2. There is no translation layer between CyOS and the hardware on one side, and the bytecode interpreter on the other. For example, push, pop, calln, and retn. Opcodes make use of the regular stack and not the emulated one. Upon calls to CyOS and so called extension functions (see below) which expect the first 3 parameters to be in registers, those parameters' values get placed into the proper registers as a result of standard expression evaluation sequences (e.g. extension functions, written in "regular" C, expect their 3-rd argument to be 'this' and expect it to be passed in register er2, but bytecode interpreter always keeps 'this' in er2). That means that the interpreter does not have to move registers' values around before each call. Thus the bytecode interpreter and the rest of the system are pretty well integrated.
3. The bytecode interpreter has neither 'stack frame pointer' nor 'code buffer pointer'. For those of you familiar with the i80x86 processors: 'stack frame pointer' used to be BP in 16-bit programs, and EBP in 32-bit. Compiler writers managed to always compute local variables' addresses relative to ESP, and thus freed EBP for use as a general register. In GNU C/C++, this is known as 'omit frame pointer' optimization. Our C compiler always does this optimization, so we dropped the very notion of 'stack frame pointer' out of our virtual machine specification.
Almost the same applies to 'code buffer pointer' - there is no such thing. Even such an instruction as leag.u contains displacement relative to the very next instruction, not any "absolute" offset. Other instructions, such as calln.s and jump.c are similar in this respect. In other words, the code is essentially position-independent (a.k.a. PIC).
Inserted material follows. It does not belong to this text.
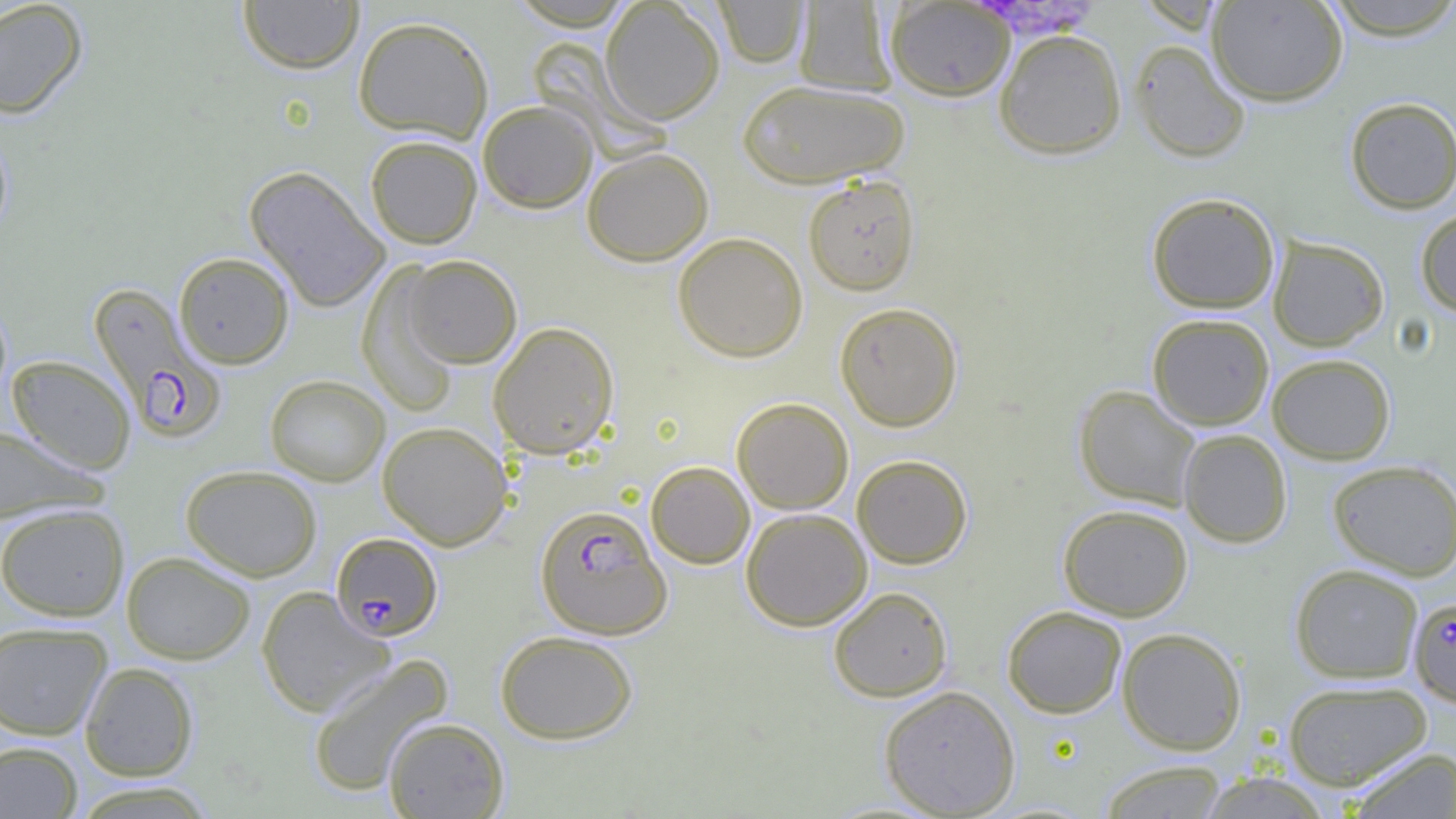
Plasmodium falciparum.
4. The maximum size of a bytecode module is 64k; therefore, "local" address space is essentially 16-bit and, consequently, "static" offsets (including those used in calln.s opcode) are 2-byte. Furthermore, stack frames are addressed with unsigned 1-byte displacements (thus, a function cannot have more than((255-4-1)&~3)==248 bytes of arguments and 'auto' variables in total); objects are also addressed with unsigned 1-byte displacements (therefore, objects cannot be larger then 256 bytes; in other words, no more than 256 bytes are addressable via 'this', but objects themselves could be of any size up to 64k). But as soon as any address gets loaded into a register (say, as a result of leal.b bytecode execution, which effectively sums 1-byte offset it contains and current value of stack pointer and places result in R0), it becomes a valid 32-bit address, fully compatible with those used by the rest of the system.
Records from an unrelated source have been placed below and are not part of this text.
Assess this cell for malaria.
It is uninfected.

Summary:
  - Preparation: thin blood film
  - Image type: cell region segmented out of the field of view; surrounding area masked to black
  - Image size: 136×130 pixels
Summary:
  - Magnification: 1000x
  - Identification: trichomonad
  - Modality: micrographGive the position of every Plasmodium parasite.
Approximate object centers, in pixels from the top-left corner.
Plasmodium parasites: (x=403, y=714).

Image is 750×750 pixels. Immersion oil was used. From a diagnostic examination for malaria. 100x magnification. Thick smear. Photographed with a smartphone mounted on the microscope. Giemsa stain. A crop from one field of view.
5. There are bytecodes for "object" commands, that is, opcodes that operate upon data addressed relative to the special 'this' pointer. In other words, there are provisions for object-oriented languages, such as C++. The current implementation of C has some OO extensions implemented via the use of these opcodes (which save considerable space). See leat.b for more information.
6. Not all arithmetic opcodes are 32-bit. Multiplication and division are essentially 16-bit in that if their operands do not fit within the -32768..32767 range, results are unpredictable (this does not apply to the dividend). This is a design decision.
7. Unsigned data types are not supported, just like in Java. The only supported data type types are signed char, short (synonym for int), and long. However, unsigned shift right, and specialized Unicode character types found in Java are not supported in the Cybiko bytecode interpreter. Note that the H8S has a 24-bit address space and no virtual memory, so any address is guaranteed to have 8 higher bits clear; in other words, addresses could safely be treated as signed entities and compare correctly. We used this fact for major optimization: we excluded all opcodes for unsigned comparisons.
8. Opcodes are bytes, so there may be up to 256 of them. The thing is that we take the famous "profile anything, assume nothing" rule quite seriously. From this perspective, we want to build as perfect an instruction set as possible while maintaining maximum (including full backward) compatibility with current implementation. Therefore, we decided to implement a minimalist set of opcodes, wait until large pieces of software which make use of that set appear, and then "profile" them to see what bytecode sequences are most used, and then make them into new bytecodes. Similar approaches already proved to be highly efficient with our proprietary compressor.
9. The bytecode interpreter is fully re-entrant. Any number of applications executing bytecode modules (even with different sets of extension functions) share a single in-memory image of the respective dynamic library (bytecode.dl).